* [GIVEN RECORDS]

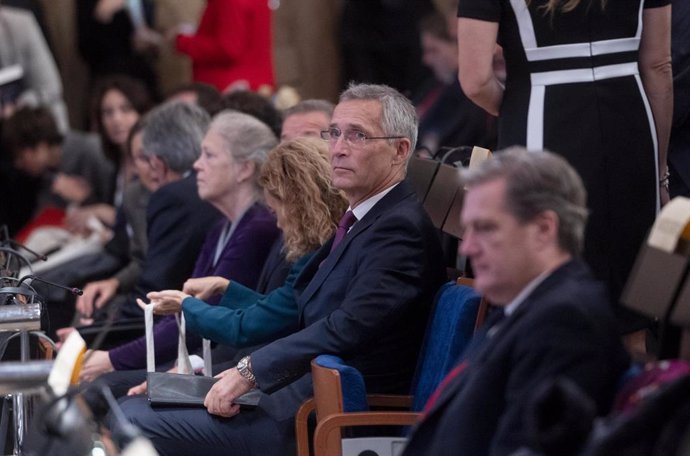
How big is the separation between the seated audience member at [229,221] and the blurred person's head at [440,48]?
2.80 meters

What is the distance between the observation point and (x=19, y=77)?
8.52 metres

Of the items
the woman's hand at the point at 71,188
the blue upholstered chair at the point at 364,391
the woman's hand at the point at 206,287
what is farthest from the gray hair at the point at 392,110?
the woman's hand at the point at 71,188

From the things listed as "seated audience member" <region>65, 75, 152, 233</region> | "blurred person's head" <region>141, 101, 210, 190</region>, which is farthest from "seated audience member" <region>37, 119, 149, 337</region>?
"seated audience member" <region>65, 75, 152, 233</region>

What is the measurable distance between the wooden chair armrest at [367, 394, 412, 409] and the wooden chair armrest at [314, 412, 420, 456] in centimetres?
20

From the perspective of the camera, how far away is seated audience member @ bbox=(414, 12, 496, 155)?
23.4 ft

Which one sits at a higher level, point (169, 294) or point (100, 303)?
point (169, 294)

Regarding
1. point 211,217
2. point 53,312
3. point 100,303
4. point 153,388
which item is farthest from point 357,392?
point 53,312

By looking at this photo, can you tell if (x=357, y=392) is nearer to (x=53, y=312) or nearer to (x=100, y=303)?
(x=100, y=303)

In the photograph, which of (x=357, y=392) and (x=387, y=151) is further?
Result: (x=387, y=151)

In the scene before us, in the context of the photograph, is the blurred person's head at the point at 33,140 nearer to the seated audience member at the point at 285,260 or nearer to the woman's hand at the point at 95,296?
the woman's hand at the point at 95,296

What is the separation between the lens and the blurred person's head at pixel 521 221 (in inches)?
110

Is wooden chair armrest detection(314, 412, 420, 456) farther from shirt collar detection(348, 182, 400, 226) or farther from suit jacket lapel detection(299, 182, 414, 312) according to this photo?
shirt collar detection(348, 182, 400, 226)

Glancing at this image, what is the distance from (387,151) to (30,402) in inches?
46.3

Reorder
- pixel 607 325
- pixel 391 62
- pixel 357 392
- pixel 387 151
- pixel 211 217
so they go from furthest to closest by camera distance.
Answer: pixel 391 62 → pixel 211 217 → pixel 387 151 → pixel 357 392 → pixel 607 325
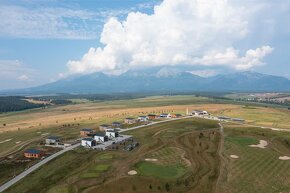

* [WHAT NEEDS TO BE DONE] Which lines in the material above contain the word "blurred"? Pick out each one and copy it.

* [WRITTEN ANSWER]
How big is the separation between the seated audience member at [229,221] and the blurred person's head at [440,48]?
From the things listed as "seated audience member" <region>65, 75, 152, 233</region> | "blurred person's head" <region>141, 101, 210, 190</region>, which is farthest from "seated audience member" <region>37, 119, 149, 337</region>?
In the scene before us, in the context of the photograph, is the blurred person's head at the point at 33,140 nearer to the seated audience member at the point at 285,260 or nearer to the woman's hand at the point at 95,296?
What is the separation between the lens and the blurred person's head at pixel 521 221 (in inches)?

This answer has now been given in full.